Corrí libre de cualquier preocupación mientras me dirigía a la cabaña del pequeño
bosquecito detrás de mi casa. Escondida entre los grandes árboles y la verde vegetación,
se encontraba mi refugio, mi lugar, mi libertad, pues una vez que abría con dificultad la
pesada puerta de madera y me acurrucaba en una esquina, todo a mi alrededor se
transformaba.
Aquella noche cogí de la amplia estantería el libro "Momo" de Michael Ende, lo habría
leído unas cien veces, pero nunca me cansaba.

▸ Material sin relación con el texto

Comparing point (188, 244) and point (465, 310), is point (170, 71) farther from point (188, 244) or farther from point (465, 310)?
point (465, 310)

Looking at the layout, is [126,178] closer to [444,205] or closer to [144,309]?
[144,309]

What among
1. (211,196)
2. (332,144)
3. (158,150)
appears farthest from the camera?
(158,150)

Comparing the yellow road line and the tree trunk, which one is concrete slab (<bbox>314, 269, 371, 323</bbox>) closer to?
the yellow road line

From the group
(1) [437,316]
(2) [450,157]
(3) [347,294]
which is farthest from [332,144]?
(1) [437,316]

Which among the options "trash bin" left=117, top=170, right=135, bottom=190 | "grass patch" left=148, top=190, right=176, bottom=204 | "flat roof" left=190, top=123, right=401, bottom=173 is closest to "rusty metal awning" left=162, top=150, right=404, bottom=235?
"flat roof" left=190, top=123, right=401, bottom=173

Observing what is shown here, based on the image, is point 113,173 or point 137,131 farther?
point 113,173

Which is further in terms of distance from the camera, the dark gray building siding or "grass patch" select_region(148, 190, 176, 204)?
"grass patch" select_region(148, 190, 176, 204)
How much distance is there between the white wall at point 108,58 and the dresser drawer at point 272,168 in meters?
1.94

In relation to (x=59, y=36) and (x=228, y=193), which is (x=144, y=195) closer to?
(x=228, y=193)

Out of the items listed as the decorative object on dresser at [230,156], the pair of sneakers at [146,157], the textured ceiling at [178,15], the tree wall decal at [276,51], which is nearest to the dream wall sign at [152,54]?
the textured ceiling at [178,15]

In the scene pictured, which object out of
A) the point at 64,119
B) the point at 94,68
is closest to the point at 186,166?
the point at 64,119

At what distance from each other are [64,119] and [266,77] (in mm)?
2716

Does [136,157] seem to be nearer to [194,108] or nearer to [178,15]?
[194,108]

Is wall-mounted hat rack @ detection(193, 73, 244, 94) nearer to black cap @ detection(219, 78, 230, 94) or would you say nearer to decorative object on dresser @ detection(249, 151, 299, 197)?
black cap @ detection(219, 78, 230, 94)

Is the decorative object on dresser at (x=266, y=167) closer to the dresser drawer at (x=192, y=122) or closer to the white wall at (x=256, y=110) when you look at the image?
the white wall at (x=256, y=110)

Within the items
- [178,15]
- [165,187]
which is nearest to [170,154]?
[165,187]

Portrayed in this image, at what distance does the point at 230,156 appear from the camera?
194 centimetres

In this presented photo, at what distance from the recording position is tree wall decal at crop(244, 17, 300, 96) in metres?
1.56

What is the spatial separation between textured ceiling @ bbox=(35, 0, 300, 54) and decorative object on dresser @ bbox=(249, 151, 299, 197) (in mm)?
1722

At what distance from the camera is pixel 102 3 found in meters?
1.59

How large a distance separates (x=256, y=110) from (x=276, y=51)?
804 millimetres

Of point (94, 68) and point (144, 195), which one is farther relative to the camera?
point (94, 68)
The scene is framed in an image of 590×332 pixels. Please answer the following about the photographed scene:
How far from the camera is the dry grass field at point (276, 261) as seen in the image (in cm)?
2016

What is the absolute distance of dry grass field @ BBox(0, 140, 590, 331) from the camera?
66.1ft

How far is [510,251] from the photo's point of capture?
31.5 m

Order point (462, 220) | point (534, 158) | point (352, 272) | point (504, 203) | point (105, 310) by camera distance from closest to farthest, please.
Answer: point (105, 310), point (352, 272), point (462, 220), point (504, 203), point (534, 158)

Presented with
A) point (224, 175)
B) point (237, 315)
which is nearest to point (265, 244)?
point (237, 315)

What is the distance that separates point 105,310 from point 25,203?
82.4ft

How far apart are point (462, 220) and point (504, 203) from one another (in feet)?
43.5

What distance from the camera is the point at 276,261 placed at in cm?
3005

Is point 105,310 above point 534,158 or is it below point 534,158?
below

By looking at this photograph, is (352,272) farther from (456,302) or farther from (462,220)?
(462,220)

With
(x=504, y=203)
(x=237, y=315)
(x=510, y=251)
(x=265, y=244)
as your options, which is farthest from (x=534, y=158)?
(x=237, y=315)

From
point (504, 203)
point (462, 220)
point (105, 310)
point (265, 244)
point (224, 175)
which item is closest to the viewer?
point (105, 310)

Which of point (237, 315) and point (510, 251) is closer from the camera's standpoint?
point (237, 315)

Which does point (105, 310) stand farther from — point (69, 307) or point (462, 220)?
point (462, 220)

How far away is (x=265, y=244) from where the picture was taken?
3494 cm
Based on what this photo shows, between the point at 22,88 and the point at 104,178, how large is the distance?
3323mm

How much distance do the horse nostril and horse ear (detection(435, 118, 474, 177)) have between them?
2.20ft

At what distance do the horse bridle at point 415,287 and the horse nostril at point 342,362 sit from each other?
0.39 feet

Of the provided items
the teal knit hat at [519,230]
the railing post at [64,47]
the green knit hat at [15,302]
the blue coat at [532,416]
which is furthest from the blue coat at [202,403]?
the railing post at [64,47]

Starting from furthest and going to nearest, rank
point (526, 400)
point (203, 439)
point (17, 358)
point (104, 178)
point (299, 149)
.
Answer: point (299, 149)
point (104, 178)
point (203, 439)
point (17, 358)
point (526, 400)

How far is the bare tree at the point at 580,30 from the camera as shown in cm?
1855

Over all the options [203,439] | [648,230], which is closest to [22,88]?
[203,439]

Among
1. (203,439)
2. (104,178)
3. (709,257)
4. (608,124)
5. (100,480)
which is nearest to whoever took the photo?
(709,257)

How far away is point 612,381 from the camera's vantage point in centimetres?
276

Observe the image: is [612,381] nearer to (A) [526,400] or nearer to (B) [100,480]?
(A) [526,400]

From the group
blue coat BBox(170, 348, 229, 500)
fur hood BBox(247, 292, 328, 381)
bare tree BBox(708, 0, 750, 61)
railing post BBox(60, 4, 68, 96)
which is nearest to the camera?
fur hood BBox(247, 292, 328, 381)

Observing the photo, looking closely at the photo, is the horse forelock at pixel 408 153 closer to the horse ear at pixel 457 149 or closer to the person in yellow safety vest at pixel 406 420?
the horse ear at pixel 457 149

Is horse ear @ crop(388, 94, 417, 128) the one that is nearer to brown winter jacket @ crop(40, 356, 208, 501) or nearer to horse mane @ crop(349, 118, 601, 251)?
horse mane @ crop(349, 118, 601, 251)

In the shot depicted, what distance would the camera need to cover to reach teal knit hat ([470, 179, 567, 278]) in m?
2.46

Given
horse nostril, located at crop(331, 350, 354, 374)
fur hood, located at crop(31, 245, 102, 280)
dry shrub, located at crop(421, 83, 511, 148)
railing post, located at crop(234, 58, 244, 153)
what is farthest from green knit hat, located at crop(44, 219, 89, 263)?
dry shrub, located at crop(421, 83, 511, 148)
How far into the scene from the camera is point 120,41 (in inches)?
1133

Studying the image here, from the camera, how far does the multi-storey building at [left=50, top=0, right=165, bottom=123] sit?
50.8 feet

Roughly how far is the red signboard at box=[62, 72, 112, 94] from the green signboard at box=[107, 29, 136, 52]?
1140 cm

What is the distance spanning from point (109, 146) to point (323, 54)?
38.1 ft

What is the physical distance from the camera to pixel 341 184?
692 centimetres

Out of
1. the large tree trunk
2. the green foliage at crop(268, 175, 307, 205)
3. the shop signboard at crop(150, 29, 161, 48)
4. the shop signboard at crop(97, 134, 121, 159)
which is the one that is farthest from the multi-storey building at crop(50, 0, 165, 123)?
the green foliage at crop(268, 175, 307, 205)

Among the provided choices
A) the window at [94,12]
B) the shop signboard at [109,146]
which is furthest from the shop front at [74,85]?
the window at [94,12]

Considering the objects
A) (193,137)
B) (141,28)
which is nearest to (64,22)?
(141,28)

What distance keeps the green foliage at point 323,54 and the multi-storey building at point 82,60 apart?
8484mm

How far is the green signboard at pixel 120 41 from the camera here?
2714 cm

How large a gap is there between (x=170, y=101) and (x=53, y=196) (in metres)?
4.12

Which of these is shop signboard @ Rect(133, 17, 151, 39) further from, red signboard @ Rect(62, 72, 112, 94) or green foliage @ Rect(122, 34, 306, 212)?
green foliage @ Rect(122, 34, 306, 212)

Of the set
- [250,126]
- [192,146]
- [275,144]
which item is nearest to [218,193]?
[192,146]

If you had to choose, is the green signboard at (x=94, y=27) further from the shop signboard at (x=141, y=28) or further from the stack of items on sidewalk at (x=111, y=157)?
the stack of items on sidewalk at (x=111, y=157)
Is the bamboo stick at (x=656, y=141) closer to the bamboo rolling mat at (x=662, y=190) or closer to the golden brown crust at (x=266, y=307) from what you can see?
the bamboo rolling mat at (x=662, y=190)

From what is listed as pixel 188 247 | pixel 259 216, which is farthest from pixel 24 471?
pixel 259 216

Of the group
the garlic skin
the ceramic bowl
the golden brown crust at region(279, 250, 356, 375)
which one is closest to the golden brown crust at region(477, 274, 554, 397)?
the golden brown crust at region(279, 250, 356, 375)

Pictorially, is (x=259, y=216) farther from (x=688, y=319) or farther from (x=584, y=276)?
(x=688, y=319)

De repente, en vez de un mullido cojín bordado, note la fría y dura piedra, ya estaba en
el antiguo anfiteatro, y al fondo, tras el pequeño agujero de la pared me esperaba Momo
con su gran abrigo y debajo de su brazo, Casiopea, la tortuga.
Juntas pasamos la tarde, hasta que la oscuridad se cernió sobre mí, sin poder seguir mi
aventura por el tiempo.
Me levanté, pose el libro de nuevo en la estantería, y volví a mi solitaria casa.
Me tumbe en la cama, había pasado tanto tiempo, pero ahí estaba, esperando aún el beso
de buenas noches de mi querida madre.
Cerré los ojos y susurre a la soledad: "Buenas noches sol, buenos días luna".